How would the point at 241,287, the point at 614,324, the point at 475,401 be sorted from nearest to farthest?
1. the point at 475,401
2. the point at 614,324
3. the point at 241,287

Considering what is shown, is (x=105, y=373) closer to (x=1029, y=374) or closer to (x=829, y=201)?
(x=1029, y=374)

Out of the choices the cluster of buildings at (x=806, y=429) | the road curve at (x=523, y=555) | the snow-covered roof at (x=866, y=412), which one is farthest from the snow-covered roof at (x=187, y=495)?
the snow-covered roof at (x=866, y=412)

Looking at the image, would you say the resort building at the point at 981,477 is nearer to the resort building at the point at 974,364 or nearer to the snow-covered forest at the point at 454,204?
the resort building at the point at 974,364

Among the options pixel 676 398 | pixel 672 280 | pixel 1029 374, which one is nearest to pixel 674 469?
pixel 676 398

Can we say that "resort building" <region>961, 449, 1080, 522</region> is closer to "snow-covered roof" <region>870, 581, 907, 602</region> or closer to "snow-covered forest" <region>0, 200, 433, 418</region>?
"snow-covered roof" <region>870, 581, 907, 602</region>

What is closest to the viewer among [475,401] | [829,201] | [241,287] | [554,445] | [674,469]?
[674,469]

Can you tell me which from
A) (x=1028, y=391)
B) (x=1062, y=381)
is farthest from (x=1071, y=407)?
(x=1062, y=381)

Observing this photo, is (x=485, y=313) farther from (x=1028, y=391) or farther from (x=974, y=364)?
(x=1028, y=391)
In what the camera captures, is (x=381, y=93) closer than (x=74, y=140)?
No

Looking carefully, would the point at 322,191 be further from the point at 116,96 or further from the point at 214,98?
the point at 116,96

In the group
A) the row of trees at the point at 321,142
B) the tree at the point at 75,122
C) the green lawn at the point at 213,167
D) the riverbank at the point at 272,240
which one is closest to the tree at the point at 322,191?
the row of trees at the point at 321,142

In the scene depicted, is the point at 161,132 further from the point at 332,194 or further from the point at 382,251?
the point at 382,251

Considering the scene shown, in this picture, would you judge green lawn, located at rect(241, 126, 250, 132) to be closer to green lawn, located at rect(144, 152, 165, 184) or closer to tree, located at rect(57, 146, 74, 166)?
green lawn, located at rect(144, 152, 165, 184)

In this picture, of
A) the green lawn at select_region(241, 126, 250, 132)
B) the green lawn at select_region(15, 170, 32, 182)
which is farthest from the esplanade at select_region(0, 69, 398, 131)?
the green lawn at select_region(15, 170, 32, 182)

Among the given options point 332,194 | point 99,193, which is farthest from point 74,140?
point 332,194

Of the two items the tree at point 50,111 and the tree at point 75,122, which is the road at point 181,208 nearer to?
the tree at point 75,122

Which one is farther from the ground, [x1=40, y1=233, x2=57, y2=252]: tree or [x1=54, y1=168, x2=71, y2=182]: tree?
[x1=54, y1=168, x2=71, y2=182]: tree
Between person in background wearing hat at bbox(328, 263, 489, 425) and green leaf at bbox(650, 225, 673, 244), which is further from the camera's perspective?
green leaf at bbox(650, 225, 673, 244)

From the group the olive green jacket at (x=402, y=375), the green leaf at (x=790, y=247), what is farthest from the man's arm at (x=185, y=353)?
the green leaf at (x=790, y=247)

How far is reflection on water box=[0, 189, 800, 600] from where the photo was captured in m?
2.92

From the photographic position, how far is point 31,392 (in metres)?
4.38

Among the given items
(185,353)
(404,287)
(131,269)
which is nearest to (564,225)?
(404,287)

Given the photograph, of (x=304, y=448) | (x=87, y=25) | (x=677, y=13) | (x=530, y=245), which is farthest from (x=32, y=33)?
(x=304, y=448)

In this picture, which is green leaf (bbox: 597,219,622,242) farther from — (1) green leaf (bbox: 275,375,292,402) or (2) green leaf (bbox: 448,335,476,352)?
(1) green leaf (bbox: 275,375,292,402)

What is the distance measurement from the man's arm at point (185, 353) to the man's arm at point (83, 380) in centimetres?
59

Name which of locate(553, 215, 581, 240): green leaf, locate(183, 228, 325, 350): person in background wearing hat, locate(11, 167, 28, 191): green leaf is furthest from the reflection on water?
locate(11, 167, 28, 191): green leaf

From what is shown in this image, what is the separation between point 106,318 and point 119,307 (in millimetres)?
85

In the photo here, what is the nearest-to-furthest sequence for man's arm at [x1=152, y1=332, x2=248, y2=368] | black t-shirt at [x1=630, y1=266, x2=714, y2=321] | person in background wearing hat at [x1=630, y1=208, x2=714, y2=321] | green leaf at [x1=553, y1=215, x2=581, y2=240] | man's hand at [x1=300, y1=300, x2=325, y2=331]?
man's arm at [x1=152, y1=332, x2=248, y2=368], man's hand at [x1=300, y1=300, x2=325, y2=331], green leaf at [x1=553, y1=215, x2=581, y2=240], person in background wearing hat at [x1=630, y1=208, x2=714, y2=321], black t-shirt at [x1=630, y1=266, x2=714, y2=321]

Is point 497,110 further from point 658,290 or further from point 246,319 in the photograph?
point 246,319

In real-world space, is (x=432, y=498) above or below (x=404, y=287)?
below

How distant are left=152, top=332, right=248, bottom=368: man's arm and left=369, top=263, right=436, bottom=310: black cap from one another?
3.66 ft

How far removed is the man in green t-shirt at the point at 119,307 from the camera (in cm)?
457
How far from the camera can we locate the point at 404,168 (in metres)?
* * *
▶ [Work to be completed] Update the data above by changing every "closer" to "nearer", keeping everything else unchanged.

▶ [Exercise response]
How would the point at 241,287, the point at 614,324, the point at 475,401 be sorted from nearest to farthest?
1. the point at 475,401
2. the point at 614,324
3. the point at 241,287

Considering what is shown, is (x=105, y=373) nearer to (x=1029, y=374) or nearer to (x=829, y=201)?
(x=1029, y=374)

Out of the choices the cluster of buildings at (x=806, y=429) | the road curve at (x=523, y=555) | the snow-covered roof at (x=866, y=412), which one is farthest from the snow-covered roof at (x=187, y=495)?
the snow-covered roof at (x=866, y=412)

Looking at the image, would you say the resort building at the point at 981,477 is nearer to the resort building at the point at 974,364 or nearer to the snow-covered forest at the point at 454,204?
the resort building at the point at 974,364

Among the options pixel 676 398 | pixel 672 280 | pixel 1029 374, which one is nearest to pixel 674 469?
pixel 676 398

Can we say that "resort building" <region>961, 449, 1080, 522</region> is nearer to "snow-covered roof" <region>870, 581, 907, 602</region> or nearer to "snow-covered forest" <region>0, 200, 433, 418</region>?
"snow-covered roof" <region>870, 581, 907, 602</region>

What is closest to the viewer among [475,401] | [829,201] | [241,287] | [554,445] | [674,469]?
[674,469]

Can you tell me which from
A) (x=1028, y=391)
B) (x=1062, y=381)
is farthest from (x=1071, y=407)?
(x=1062, y=381)

Observing this photo, is (x=485, y=313) farther from (x=1028, y=391) or farther from (x=974, y=364)?
(x=1028, y=391)
In what the camera captures, is (x=381, y=93) nearer than (x=74, y=140)?
No

Looking carefully, would the point at 322,191 be further from the point at 116,96 or further from the point at 214,98?
the point at 116,96

In the group
A) the row of trees at the point at 321,142
B) the tree at the point at 75,122
C) the green lawn at the point at 213,167
D) the riverbank at the point at 272,240
which one is closest to the tree at the point at 322,191?
the row of trees at the point at 321,142

In the scene depicted, is the point at 161,132 further from the point at 332,194 or further from the point at 382,251?
the point at 382,251

Considering the scene shown, in this picture, would you judge green lawn, located at rect(241, 126, 250, 132) to be nearer to green lawn, located at rect(144, 152, 165, 184) or nearer to tree, located at rect(57, 146, 74, 166)?
green lawn, located at rect(144, 152, 165, 184)

In this picture, of
A) the green lawn at select_region(241, 126, 250, 132)
B) the green lawn at select_region(15, 170, 32, 182)
which is farthest from the esplanade at select_region(0, 69, 398, 131)?
the green lawn at select_region(15, 170, 32, 182)

Among the given options point 332,194 | point 99,193, which is farthest from point 74,140?
point 332,194

Of the two items the tree at point 50,111 and the tree at point 75,122, which is the road at point 181,208 nearer to?
the tree at point 75,122

Which one is farther from the ground, [x1=40, y1=233, x2=57, y2=252]: tree or [x1=54, y1=168, x2=71, y2=182]: tree?
[x1=54, y1=168, x2=71, y2=182]: tree
Between person in background wearing hat at bbox(328, 263, 489, 425) and green leaf at bbox(650, 225, 673, 244), which is further from the camera's perspective?
green leaf at bbox(650, 225, 673, 244)

From the group the olive green jacket at (x=402, y=375), the green leaf at (x=790, y=247), what is farthest from the man's arm at (x=185, y=353)?
the green leaf at (x=790, y=247)

How far is reflection on water box=[0, 189, 800, 600] from where the photo was captured in m?
2.92

From the photographic position, how far is point 31,392 (in metres)?
4.38

Among the given items
(185,353)
(404,287)
(131,269)
which is nearest to (564,225)?
(404,287)

Given the photograph, of (x=304, y=448) | (x=87, y=25) | (x=677, y=13) | (x=530, y=245), which is farthest from (x=32, y=33)?
(x=304, y=448)

In this picture, which is green leaf (bbox: 597,219,622,242) farther from — (1) green leaf (bbox: 275,375,292,402) or (2) green leaf (bbox: 448,335,476,352)?
(1) green leaf (bbox: 275,375,292,402)

What is the distance measurement from the man's arm at point (185, 353) to the man's arm at point (83, 380) in centimetres?
59

Name which of locate(553, 215, 581, 240): green leaf, locate(183, 228, 325, 350): person in background wearing hat, locate(11, 167, 28, 191): green leaf is furthest from the reflection on water?
locate(11, 167, 28, 191): green leaf

From what is shown in this image, what is the separation between point 106,318 and point 119,307 (in millimetres)?
85

In the photo here, what is the nearest-to-furthest sequence for man's arm at [x1=152, y1=332, x2=248, y2=368] | black t-shirt at [x1=630, y1=266, x2=714, y2=321] | person in background wearing hat at [x1=630, y1=208, x2=714, y2=321] | green leaf at [x1=553, y1=215, x2=581, y2=240] | man's hand at [x1=300, y1=300, x2=325, y2=331]?
man's arm at [x1=152, y1=332, x2=248, y2=368], man's hand at [x1=300, y1=300, x2=325, y2=331], green leaf at [x1=553, y1=215, x2=581, y2=240], person in background wearing hat at [x1=630, y1=208, x2=714, y2=321], black t-shirt at [x1=630, y1=266, x2=714, y2=321]

Is point 497,110 further from point 658,290 or further from point 246,319 in the photograph?
point 246,319

In real-world space, is (x=432, y=498) above or below (x=404, y=287)?
below

How distant are left=152, top=332, right=248, bottom=368: man's arm and left=369, top=263, right=436, bottom=310: black cap from one another?
3.66 ft

How far removed is the man in green t-shirt at the point at 119,307 from the camera (in cm)?
457
How far from the camera can we locate the point at 404,168 (in metres)?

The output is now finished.